** Start ENTRIES SHOWN **
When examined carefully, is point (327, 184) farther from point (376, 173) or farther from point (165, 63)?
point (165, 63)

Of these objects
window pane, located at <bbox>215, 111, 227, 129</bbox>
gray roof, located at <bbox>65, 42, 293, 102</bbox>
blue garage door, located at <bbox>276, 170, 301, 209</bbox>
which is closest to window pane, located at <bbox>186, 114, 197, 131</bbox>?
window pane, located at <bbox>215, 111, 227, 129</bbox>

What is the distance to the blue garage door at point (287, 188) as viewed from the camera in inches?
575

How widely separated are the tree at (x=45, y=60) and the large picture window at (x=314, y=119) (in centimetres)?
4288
** End ENTRIES SHOWN **
** Start ENTRIES SHOWN **
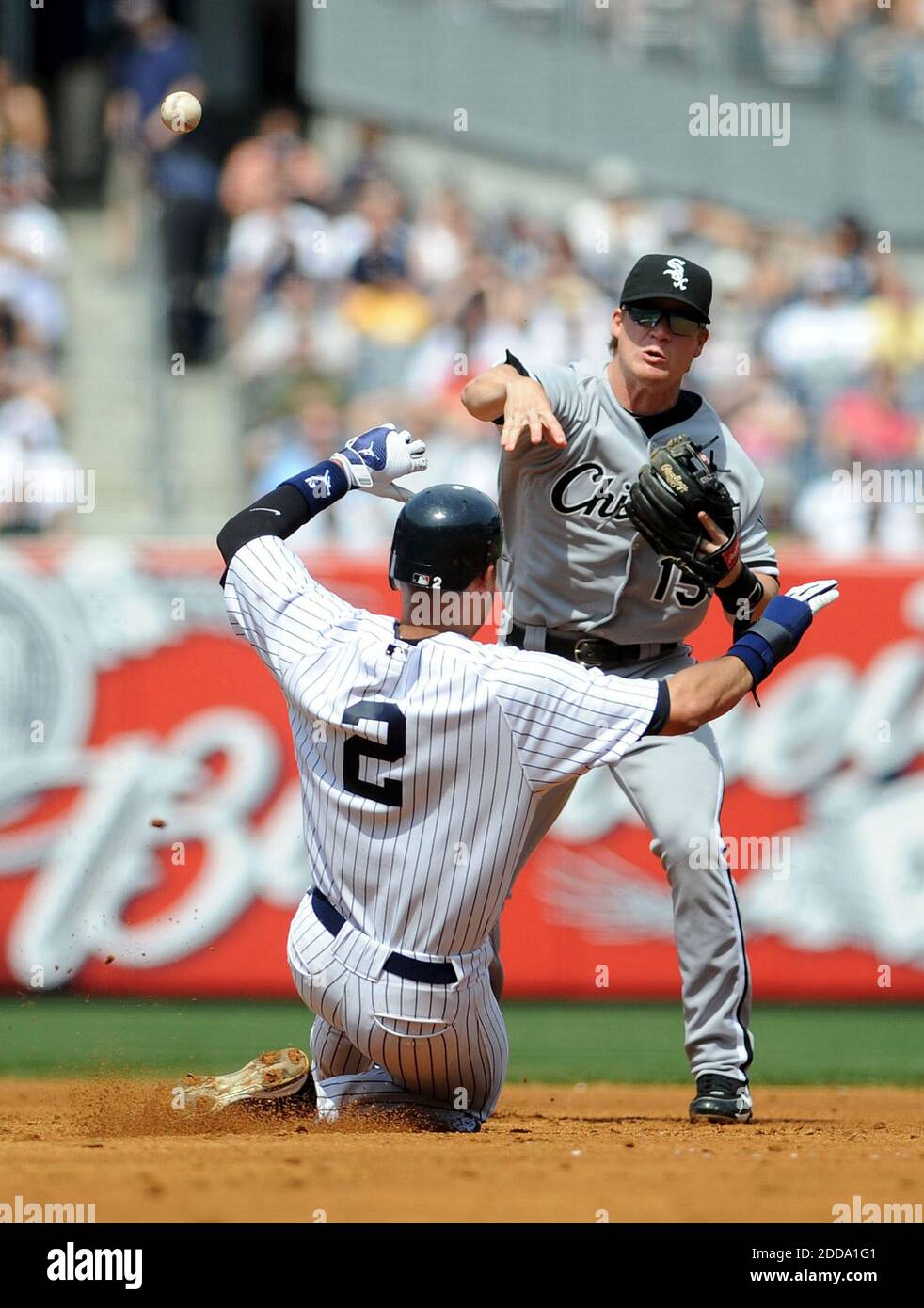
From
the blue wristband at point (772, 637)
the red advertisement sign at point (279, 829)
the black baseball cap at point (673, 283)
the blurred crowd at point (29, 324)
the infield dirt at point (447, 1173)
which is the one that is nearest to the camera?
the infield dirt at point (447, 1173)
** End ENTRIES SHOWN **
_INSTRUCTION_. Rewrite the material above as a JSON list of strings, one string per line, from the line containing "Of these objects" through the line containing "which is closest", with both of those lines included.

_FULL RESPONSE_.
[
  "Of these objects",
  "window pane, located at <bbox>215, 111, 227, 129</bbox>",
  "gray roof, located at <bbox>65, 42, 293, 102</bbox>",
  "blue garage door, located at <bbox>276, 170, 301, 209</bbox>",
  "which is closest to window pane, located at <bbox>186, 114, 197, 131</bbox>?"
]